Frequenting the men’s restrooms in the Indiana Memorial Union, I have come to the conclusion that print media will never die.

To those who lament the demise of paper-and-ink newspaper in the age of digital media: Let your lamentations cease.

There will always be a market demand for print newspapers, for there is an impulse in man to read the news (or, at least, the sports section) while relieving his bowels. Unless a smart phone is invented that will sanitize itself, print media will always triumph instead of digital in the sacred place of the bathroom.

Because ladies don’t poop and their farts smell like cinnamon rolls, I don’t expect them to understand the subtle manual dexterity required to read a newspaper while holding it up so that no section slips to the floor.

But learning to do so is part of the process of becoming a man, just like eating red meat, finding excuses for being lazy, high-fiving the accomplishments of our fellow men, watching “Point Break” and pretending to like baseball (which helps with point number 2).

The bathroom, even the public bathroom, has always been a sanctuary of sorts. It is one of the few places left on earth for a man to be alone and to read of the atrocities of the world and of local sport teams. Reading the paper while using the bathroom is one of the simple joys in life that the government will never be able to take from us.

Go and see for yourself, if you are not already there, the number of copies of the Indiana Daily Student strewn across the bathroom floor. The paper plays a dual role in bathroom life: first to be read and enjoyed and then to be used as a mat for the urine-infused floors of the stalls.

The inexperienced public restroom user will make the mistake of picking up and reading the previously disposed-of paper instead of bringing a fresh one. But this is an error soon corrected.
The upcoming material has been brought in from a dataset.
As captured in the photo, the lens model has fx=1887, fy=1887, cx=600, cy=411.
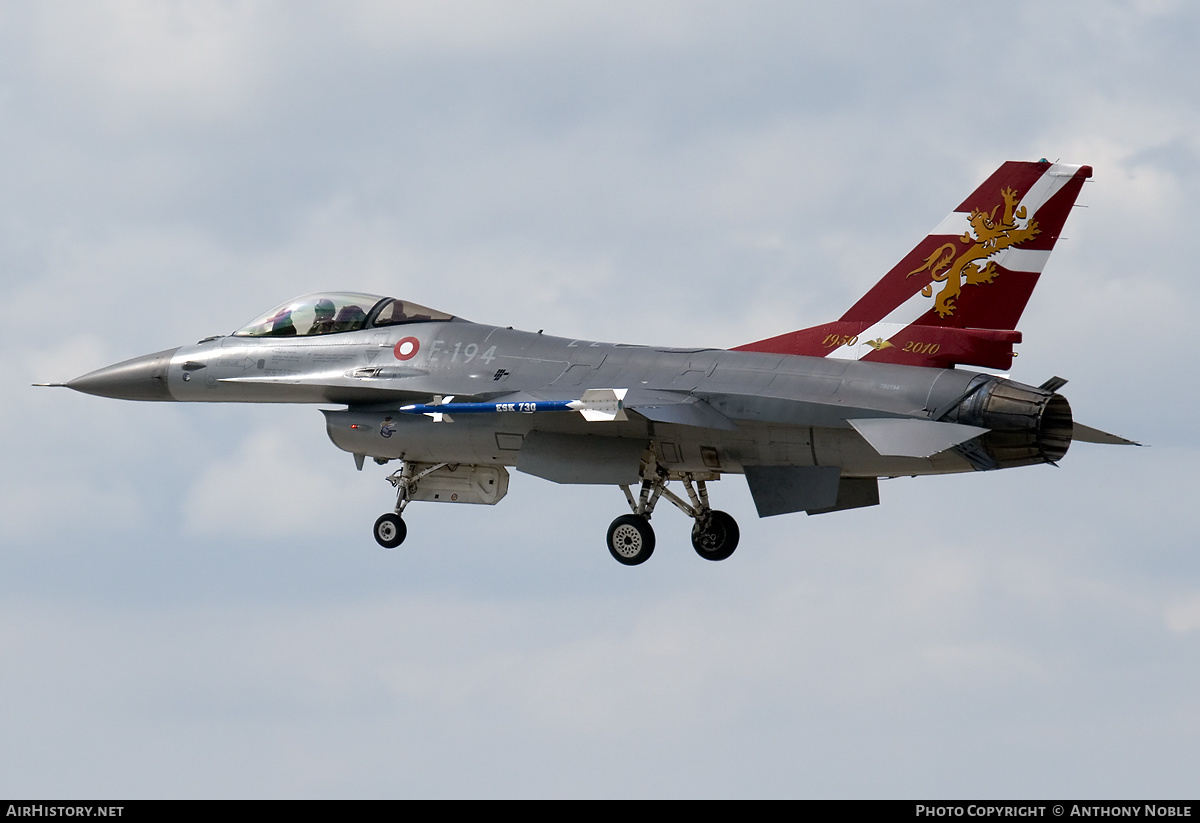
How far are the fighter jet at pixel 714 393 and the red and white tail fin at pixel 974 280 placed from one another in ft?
0.06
One must always bring a fresh copy of the newspaper to protect one’s hands from bathroom-related diseases and also to add a fresh layer to the growing mat on the floor, providing a greater buffer between oneself and said diseases.

To be informed (about sports) and to be relatively sanitary, this is the natural, self-preserving state of man and the lifeblood of print media publishers across the world.

Newspaper and magazine publishers may be seeing their print publications in decline, but this decline will never hit rock bottom.

Men will never fail to find the joy of reading the newspaper in their bathroom solitude, and only a few will find the joy of writing for the newspaper in that same solitude.